## Description of the task
The required output is the lines below from the line containing "Blue Cranes (Anthropoides" to the line containing "turtle-3546508_1920.jpg", inclusive, retyped exactly. No other lines belong in it.
── Task inputs
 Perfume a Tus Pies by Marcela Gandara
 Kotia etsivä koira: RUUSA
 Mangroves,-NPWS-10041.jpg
────
── Task inputs
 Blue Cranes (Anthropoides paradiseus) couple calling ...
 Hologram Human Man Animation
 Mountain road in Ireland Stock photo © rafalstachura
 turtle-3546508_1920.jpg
────
## Reply
 Blue Cranes (Anthropoides paradiseus) couple calling ...
 Hologram Human Man Animation
 Mountain road in Ireland Stock photo © rafalstachura
 turtle-3546508_1920.jpg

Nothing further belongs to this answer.